== PROBLÈMES À RÉSOUDRE ==
A. D'après l'extrait sur l'attentat de Karachi, à quelle date le drame a-t-il frappé les familles des victimes ?
B. Prolongez l'intervention de M. Bernard Cazeneuve sur l'attentat de Karachi à la suite de sa dernière phrase.

== EXTRAIT CHOISI ==
Question au Gouvernement n° 2554 :
Pakistan

13e Législature

Question de : M. Bernard Cazeneuve
Manche (5e circonscription) - Socialiste, radical, citoyen et divers gauche

Question posée en séance, et publiée le 14 octobre 2010

ATTENTAT DE KARACHI

M. le président. La parole est à M. Bernard Cazeneuve, pour le groupe socialiste, radical, citoyen et divers gauche.
M. Bernard Cazeneuve. Monsieur le Premier ministre, les familles des victimes de l'attentat de Karachi veulent la vérité sur le drame qui les a cruellement frappées le 8 mai 2002. Nombre d'entre elles vivent cette épreuve, depuis maintenant huit ans, avec courage et dignité, mais elles ont aussi le sentiment aujourd'hui que la vérité est pour elles définitivement entravée.
Elles ressentent cette entrave lorsque le Président de la République, à partir de Bruxelles, qualifie de fable l'hypothèse d'une piste politico-financière avancée par un juge d'instruction, alors que nous attendrions du Président de la République, garant du fonctionnement des institutions et de l'indépendance de la justice, qu'il s'interdise un tel commentaire sur une instruction en cours.

== ENREGISTREMENTS FOURNIS ==

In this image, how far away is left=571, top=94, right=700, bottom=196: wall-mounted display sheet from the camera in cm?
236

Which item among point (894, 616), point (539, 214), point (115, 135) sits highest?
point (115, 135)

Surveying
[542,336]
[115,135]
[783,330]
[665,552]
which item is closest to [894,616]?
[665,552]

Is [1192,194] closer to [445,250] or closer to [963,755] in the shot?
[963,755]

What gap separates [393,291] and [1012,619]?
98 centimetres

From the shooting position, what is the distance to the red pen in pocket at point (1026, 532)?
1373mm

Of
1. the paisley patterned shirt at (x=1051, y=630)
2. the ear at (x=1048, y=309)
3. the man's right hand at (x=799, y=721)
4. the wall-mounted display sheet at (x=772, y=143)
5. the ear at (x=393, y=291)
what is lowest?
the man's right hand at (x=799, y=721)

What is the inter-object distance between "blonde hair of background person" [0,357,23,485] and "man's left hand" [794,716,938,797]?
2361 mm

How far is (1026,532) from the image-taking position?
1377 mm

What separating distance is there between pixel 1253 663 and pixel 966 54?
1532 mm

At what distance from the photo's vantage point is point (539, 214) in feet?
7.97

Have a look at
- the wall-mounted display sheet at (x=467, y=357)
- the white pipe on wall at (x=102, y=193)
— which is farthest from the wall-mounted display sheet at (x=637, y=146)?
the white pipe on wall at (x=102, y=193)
--
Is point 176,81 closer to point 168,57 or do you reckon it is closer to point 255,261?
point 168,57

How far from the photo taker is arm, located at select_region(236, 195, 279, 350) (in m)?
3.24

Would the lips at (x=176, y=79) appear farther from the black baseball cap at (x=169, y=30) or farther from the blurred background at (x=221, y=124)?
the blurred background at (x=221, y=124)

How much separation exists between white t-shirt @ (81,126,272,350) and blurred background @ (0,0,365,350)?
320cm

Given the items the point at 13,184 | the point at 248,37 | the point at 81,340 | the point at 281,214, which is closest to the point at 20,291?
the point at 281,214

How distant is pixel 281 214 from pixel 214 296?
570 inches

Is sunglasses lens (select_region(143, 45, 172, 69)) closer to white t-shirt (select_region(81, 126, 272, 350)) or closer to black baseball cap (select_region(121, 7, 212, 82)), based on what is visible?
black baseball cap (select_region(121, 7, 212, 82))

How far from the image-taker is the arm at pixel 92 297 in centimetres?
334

== RÉPONSES PAR TÂCHE ==
A. Le 8 mai 2002.

B.
M. Bernard Roman. Très bien !
M. Bernard Cazeneuve. Lorsque nous lisons le rapport des magistrats de la Cour des comptes et du Conseil d'État qui ont examiné les comptes d'Édouard Balladur, nous nous demandons si cette fable, comme toutes les fables d'ailleurs, ne comporterait pas une part de vérité.
Ces familles vivent ainsi comme une entrave le refus du Gouvernement de transmettre à l'Assemblée nationale les documents dont elle avait besoin pour permettre à sa mission d'information parlementaire d'aller au bout de ses investigations, pour favoriser l'avènement de la vérité.
Elles vivent comme une entrave la décision du procureur de la République, il y a quelques jours, de faire appel de l'ordonnance prise par le juge Van Ruymbeke, juge indépendant, le 6 octobre dernier, par laquelle il se proposait d'instruire la plainte déposée par les familles devant le doyen des juges d'instruction au mois de juin dernier, plainte pour corruption et entrave à la justice.
Monsieur le Premier ministre, y a-t-il dans ce pays deux justices (" Ouf ! Ouf ! sur les bancs des groupes SRC et GDR.)
M. Maxime Gremetz. Oui : une justice de classe !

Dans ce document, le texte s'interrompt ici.